The Challenges Taiwan Faces. Taiwan's economic performance has been achieved through its free-market institutions, not through government planning and intervention. Moreover, it was achieved during a time of intense democratic competition, not through the promised stability of Asian authoritarianism. Yet Taiwan still faces tough challenges at home and abroad. At home, the government must continue down the path of economic freedom by further lowering trade barriers, opening the economy to foreign competition, and lowering taxes and other barriers to wealth creation. These measures will be critical to the success of Taiwan's bid to join the World Trade Organization (WTO).

Abroad, Taiwan faces the threat of military invasion, embargo, or intimidation from the Chinese mainland, and an intense diplomatic campaign by the government of the People's Republic of China (PRC) to keep it from playing any significant role in the international system. At the same time, Taiwan's economy also would be hurt significantly by an economic downturn on the mainland. Much of the light manufacturing that used to be run out of people's homes in Taiwan is now run on the mainland with Taiwanese management and capital. Thus, the health of an increasing share of Taiwan's economy is tied to the successful implementation of economic reform in China. In addition, the recent round of currency devaluations throughout the region will make Taiwan's exports relatively more expensive, potentially weakening Taiwan's international competitiveness.

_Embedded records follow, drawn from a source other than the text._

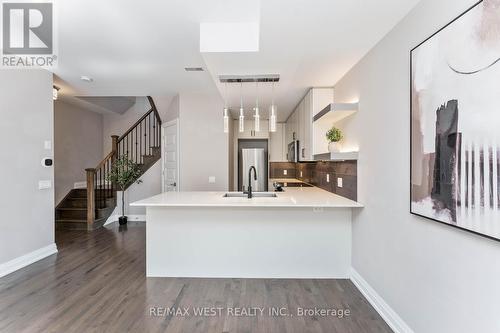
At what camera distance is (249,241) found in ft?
9.92

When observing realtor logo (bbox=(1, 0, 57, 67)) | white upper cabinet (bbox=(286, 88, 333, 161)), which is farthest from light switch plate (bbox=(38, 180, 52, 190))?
white upper cabinet (bbox=(286, 88, 333, 161))

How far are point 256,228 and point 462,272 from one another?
1.91 metres

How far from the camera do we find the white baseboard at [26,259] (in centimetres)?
311

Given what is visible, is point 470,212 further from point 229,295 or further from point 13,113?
point 13,113

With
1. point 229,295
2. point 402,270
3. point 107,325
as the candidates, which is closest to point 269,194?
point 229,295

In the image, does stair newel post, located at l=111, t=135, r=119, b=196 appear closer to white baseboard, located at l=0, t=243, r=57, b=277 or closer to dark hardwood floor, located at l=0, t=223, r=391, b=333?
white baseboard, located at l=0, t=243, r=57, b=277

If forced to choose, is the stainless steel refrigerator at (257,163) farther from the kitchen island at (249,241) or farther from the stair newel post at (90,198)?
the kitchen island at (249,241)

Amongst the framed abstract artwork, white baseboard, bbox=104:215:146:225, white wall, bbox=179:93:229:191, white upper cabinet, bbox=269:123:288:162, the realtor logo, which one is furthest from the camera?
white upper cabinet, bbox=269:123:288:162

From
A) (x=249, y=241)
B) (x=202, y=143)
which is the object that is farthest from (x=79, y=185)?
(x=249, y=241)

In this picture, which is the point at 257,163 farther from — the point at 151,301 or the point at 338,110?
the point at 151,301

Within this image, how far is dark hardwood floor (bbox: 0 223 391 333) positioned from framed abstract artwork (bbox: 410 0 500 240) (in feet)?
4.09

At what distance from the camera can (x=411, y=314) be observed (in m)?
1.89

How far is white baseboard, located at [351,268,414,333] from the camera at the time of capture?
2.01 m

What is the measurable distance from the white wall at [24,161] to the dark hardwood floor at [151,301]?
1.32 feet
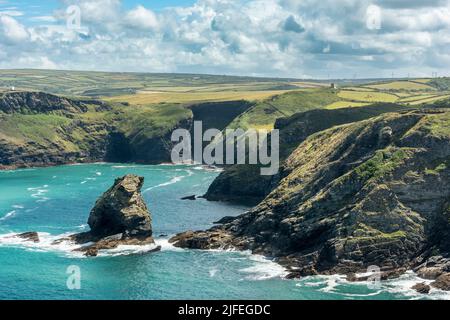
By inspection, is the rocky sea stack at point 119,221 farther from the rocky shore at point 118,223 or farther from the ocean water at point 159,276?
the ocean water at point 159,276

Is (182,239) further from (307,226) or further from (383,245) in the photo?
(383,245)

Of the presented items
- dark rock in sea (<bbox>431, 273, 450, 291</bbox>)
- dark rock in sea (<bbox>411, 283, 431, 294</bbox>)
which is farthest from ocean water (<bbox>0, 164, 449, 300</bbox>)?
dark rock in sea (<bbox>431, 273, 450, 291</bbox>)

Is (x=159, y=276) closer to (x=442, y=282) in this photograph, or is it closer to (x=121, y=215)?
(x=121, y=215)

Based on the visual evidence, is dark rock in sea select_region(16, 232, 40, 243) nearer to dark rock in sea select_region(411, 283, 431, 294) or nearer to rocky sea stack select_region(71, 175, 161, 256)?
rocky sea stack select_region(71, 175, 161, 256)

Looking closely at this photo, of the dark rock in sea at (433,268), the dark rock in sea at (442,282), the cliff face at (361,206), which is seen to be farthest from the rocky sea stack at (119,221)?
the dark rock in sea at (442,282)

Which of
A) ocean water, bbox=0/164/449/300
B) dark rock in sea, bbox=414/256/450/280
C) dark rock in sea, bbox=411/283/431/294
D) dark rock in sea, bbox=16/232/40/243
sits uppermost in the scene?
dark rock in sea, bbox=414/256/450/280

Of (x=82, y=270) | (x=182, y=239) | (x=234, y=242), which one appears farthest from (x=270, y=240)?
(x=82, y=270)
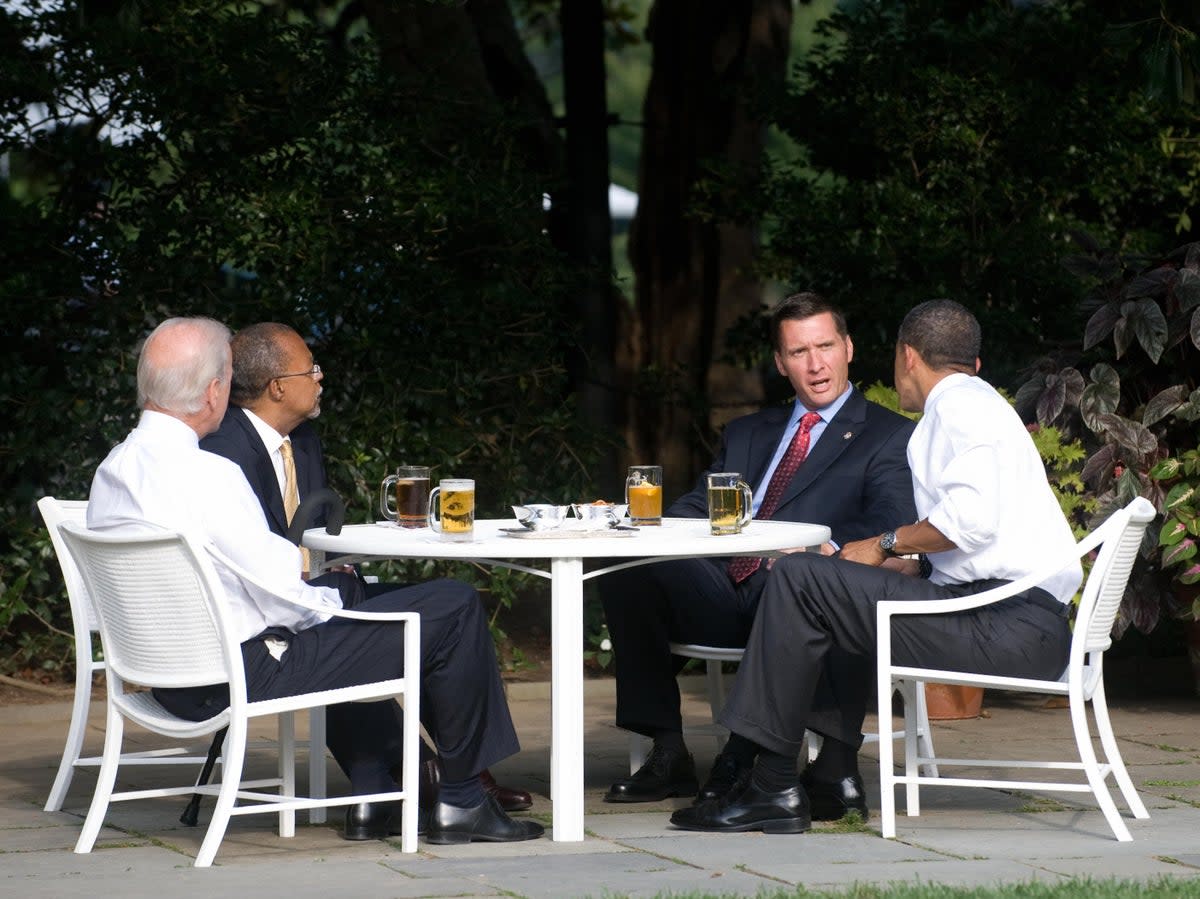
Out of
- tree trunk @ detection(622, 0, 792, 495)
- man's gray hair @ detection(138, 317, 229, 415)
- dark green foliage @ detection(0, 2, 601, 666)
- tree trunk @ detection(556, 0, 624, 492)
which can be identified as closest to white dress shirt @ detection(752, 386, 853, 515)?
man's gray hair @ detection(138, 317, 229, 415)

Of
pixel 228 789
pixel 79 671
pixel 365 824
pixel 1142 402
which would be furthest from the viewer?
pixel 1142 402

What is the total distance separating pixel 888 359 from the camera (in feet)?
29.4

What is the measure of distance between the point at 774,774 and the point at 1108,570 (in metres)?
1.03

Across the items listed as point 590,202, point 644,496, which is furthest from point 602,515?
point 590,202

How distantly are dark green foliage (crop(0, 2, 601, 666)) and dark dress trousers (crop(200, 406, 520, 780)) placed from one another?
2.76 meters

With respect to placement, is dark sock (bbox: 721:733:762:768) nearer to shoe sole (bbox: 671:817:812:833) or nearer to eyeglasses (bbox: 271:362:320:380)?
shoe sole (bbox: 671:817:812:833)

How Washington Should Respond. Such challenges notwithstanding, Taiwan's economy has a proven record of adjusting to meet the ever-rising demands of the global economy. Its low debt, high rate of savings, and strong economic growth are reasons for optimism. Further economic development and international competitiveness are issues that will need to be addressed by ROC leaders, but there still is much to learn from Taiwan's model that could well avoid future crises like those now plaguing many other Asian economies. To promote more effective methods of economic development and a more peaceful and stable environment for economic freedom and democracy in Asia, U.S. policymakers should:

• Strongly support Taiwan's participation in international organizations and its accession to the World Trade Organization. At the very least, Taiwan's economic success gives it the capital and experience to address key international challenges. Its bid to join the WTO should proceed at its own pace, regardless of Beijing's desire to join first. Beijing's success in shutting Taiwan out of the international community has limited Taiwan's ability to offer its advice and assistance to troubled Asian economies through such organizations as the International Monetary Fund, World Bank, or United Nations.

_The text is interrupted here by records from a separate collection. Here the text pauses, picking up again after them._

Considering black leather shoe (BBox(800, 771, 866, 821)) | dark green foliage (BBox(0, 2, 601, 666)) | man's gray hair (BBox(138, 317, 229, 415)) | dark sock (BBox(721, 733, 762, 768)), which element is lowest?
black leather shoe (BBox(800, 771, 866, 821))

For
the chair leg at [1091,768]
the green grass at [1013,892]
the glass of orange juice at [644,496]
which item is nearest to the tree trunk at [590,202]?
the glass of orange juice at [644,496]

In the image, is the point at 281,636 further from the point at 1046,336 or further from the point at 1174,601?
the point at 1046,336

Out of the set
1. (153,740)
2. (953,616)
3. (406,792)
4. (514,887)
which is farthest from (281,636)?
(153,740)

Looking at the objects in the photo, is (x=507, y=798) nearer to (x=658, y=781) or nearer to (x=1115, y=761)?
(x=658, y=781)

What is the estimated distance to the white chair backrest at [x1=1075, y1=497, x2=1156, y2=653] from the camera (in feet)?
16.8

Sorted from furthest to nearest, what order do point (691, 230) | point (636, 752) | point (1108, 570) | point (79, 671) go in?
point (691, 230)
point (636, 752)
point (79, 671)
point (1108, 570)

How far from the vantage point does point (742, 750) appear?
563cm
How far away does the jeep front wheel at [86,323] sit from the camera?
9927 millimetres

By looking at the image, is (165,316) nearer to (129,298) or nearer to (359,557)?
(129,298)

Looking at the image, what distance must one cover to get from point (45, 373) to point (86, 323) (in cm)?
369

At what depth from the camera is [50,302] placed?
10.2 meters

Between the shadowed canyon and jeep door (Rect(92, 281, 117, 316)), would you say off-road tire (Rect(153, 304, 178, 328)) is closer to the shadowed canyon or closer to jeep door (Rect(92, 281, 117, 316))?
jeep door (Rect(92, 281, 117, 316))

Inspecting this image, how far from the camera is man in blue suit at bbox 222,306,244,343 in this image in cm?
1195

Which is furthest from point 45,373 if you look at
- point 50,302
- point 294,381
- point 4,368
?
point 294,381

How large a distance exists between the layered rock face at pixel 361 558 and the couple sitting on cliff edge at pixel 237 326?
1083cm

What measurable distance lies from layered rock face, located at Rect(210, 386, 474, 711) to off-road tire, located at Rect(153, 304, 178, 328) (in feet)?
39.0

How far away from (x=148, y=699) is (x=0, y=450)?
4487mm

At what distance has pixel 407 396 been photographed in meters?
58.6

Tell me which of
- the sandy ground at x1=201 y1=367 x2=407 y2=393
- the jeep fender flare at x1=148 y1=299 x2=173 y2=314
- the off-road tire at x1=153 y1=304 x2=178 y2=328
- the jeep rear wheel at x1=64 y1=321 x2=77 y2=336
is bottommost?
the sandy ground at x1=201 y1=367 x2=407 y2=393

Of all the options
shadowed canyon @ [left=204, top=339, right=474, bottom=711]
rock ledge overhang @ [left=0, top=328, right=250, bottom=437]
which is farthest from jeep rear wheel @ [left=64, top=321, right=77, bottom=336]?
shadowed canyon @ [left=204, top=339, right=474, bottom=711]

• Sell defensive arms to Taiwan. Under the terms of the 1979 Taiwan Relations Act, the United States is required to assist Taiwan in providing for its self-defense. Considering China's provocative military exercises and nuclear-capable missile tests in the vicinity of Taiwan in 1995-1996, the continued sale of defensive arms, especially for missile defense, is appropriate.

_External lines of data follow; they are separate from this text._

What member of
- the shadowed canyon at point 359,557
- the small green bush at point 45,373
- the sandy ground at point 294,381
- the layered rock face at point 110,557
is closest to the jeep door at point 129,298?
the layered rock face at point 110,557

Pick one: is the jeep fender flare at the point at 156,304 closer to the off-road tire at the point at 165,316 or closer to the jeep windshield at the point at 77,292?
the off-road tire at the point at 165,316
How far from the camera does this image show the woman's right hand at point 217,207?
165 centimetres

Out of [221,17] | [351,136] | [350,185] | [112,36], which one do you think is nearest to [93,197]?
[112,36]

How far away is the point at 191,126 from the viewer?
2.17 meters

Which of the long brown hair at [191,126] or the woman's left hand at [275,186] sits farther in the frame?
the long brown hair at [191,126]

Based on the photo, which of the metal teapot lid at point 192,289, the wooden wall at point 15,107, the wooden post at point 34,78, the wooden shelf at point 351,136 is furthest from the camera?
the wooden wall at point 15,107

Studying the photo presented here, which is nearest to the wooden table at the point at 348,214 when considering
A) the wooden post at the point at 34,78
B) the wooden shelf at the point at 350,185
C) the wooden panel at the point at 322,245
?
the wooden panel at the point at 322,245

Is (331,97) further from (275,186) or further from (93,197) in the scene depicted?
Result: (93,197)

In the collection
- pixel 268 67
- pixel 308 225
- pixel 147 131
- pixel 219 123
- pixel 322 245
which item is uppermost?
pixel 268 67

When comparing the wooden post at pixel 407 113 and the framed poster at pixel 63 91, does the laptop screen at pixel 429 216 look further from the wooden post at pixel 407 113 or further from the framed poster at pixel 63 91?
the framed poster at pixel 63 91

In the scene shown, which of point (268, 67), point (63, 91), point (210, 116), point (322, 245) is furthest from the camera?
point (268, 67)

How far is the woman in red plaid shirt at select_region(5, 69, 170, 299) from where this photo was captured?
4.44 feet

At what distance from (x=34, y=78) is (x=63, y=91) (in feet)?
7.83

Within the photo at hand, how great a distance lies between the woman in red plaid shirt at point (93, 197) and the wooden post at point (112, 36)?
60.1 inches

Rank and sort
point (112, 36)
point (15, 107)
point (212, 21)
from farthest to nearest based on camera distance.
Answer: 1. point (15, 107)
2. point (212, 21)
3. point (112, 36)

• Include Taiwan in foreign travel. More and more policymakers are traveling to Asia to gain firsthand knowledge of the region. Unfortunately, many of those who travel there-especially to China-do not stop in Taiwan. Omitting a vibrant democracy and successful economy from their Asian itinerary leaves an unfortunate gap in their knowledge and understanding of what makes the region tick.

Understanding and appreciating the "Asian way" of economic development will not be passé as long as the correct Asian model is chosen. Taiwan's model is one of commitment to the creation and maintenance of the institutions necessary for free markets to function. It facilitates people's creative spirit by avoiding burdensome taxation and over-regulation. Best of all, it is based on economic freedom and competitive democracy and does not need the international community to bail it out.